2. The communication system of claim 1, in which: the system further comprises a pseudo-noise encoder (103) to encode input signals prior to Hadamard encoding; the system further comprises a pseudo-noise decoder (127) to decode encoded signals subsequent to the Hadamard decoding; the media includes a record carrier (111) and the transmitter includes a channel encoder (110) and a write head (112) of a drive for reading the record carrier; the media includes a record carrier (123) and the receiver includes a channel decoder (125) and a read head (124) of a drive for the record carrier; the media includes airways and the transmitter includes a modulator and an antenna for transmitting the Hadamard encoded signals into the airways; the media includes airways and the receiver includes an antenna (121) and a demodulator (122) for receiving the Hadamard encoded signals from the airways; the input signal is an analog signal and the system further comprises an analog-to-digital converter (102) for converting the analog input signal into a digital input signal; the output signal is an analog signal and the system further comprises a digital- to-analog converter (128) for converting a digital output signal into an analog output signal; and the Hadamard encoder requests individual rows or columns of the Hadamard code.
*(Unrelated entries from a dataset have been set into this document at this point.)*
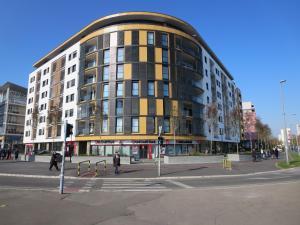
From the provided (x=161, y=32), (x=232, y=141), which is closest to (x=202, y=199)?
(x=161, y=32)

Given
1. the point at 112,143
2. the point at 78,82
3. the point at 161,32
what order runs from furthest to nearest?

3. A communication system transmitter comprising: an input for input signals; a Hadamard encoder for encoding the input signals to produce encoded signals and including means for requesting individual elements or an individual row or column of a Hadamard matrix; calculating means for calculating individual elements or an individual row or column of a Hadamard matrix without calculating the entire Hadamard matrix and depending on the requests for the individual elements or the individual row or column from the Hadamard encoder and providing the calculated elements or row or column to the Hadamard encoder; and a transmitter for transmitting the encoded signals into a medium.

4. A communication system receiver comprising: a receiver for receiving encoded signals from a medium. a Hadamard decoder for decoding the encoded signals to produce output signals and including means for requesting individual elements or an individual row or column of a Hadamard matrix; means for calculating individual elements or an individual row or column of a Hadamard matrix depending on requests from the Hadamard encoder and providing the calculated elements or row or column to the Hadamard decoder; and an output for providing the decoded signals.
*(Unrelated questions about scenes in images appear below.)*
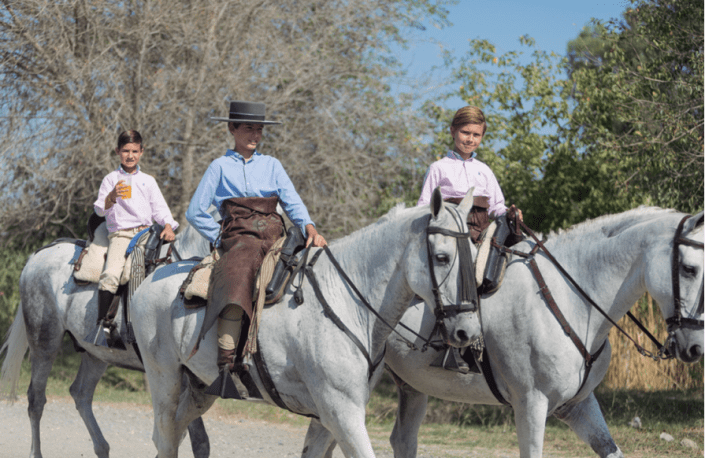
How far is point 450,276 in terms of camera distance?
3.75 m

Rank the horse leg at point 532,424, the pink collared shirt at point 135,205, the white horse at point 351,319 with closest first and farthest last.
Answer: the white horse at point 351,319, the horse leg at point 532,424, the pink collared shirt at point 135,205

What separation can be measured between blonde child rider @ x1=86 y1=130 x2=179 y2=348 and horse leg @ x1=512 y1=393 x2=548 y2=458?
137 inches

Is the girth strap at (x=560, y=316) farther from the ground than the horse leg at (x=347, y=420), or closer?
farther from the ground

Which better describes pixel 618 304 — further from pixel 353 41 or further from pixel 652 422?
pixel 353 41

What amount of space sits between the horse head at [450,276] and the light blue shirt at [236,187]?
1078 millimetres

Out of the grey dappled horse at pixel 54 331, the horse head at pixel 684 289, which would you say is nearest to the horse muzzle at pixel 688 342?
the horse head at pixel 684 289

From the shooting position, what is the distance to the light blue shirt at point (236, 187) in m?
4.64

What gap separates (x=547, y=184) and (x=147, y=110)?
710cm

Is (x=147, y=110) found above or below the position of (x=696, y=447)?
above

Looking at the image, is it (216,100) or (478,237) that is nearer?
(478,237)

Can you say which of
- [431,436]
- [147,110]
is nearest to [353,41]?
[147,110]

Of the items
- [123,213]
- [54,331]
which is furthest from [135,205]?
[54,331]

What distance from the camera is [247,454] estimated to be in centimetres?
820

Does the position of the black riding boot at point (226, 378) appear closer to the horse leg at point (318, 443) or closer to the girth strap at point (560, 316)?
the horse leg at point (318, 443)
5. Hadamard encoding apparatus for a communication system, comprising: an input for providing an input signal; a Hadamard encoder for encoding the input signals to produce encoded signals and including means for requesting individual elements or an individual row or column of a Hadamard matrix; means for calculating individual elements or an individual row or column of a

Hadamard matrix without calculating the entire Hadamard matrix and depending on the requests for the individual elements or the individual row or column from the Hadamard encoder and providing the calculated elements or row or column to the Hadamard encoder; and an output for providing the encoded signals.
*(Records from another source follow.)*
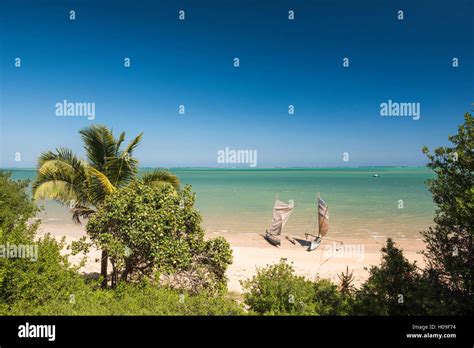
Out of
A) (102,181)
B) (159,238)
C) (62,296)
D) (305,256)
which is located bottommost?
(305,256)

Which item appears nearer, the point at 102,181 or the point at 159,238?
the point at 159,238

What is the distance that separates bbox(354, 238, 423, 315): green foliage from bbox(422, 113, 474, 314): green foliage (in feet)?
1.65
6. Hadamard decoding apparatus for a communication systems, comprising: an input for providing encoded signals a Hadamard decoder for decoding the encoded signals to produce output signals and including means for requesting individual elements or an individual row or column of a Hadamard matrix; means for calculating individual elements or an individual row or column of a Hadamard matrix depending on requests from the Hadamard encoder and providing the calculated elements or row or column to the Hadamard decoder without calculating the entire Hadamard matrix; and an output for providing the decoded signals.